#### EXTRACTED ENTRIES ####
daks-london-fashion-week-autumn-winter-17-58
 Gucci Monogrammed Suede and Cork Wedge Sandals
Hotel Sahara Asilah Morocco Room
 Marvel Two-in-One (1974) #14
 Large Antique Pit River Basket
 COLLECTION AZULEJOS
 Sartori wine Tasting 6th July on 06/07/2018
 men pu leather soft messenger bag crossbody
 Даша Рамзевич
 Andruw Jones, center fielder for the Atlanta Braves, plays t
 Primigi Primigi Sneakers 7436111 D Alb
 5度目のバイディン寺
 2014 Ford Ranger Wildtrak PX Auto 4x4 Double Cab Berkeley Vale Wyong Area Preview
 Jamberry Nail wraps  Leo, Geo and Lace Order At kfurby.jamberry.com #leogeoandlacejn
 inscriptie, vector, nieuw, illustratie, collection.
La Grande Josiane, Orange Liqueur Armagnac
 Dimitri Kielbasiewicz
####
▸ **WHAT TO PRODUCE**
Only the lines from the one containing "La Grande Josiane, Orange Liqueur Armagnac" through the end of the entries above belong in the answer; repeat them exactly.

▸ **EXERCISE OUTPUT**
La Grande Josiane, Orange Liqueur Armagnac
 Dimitri Kielbasiewicz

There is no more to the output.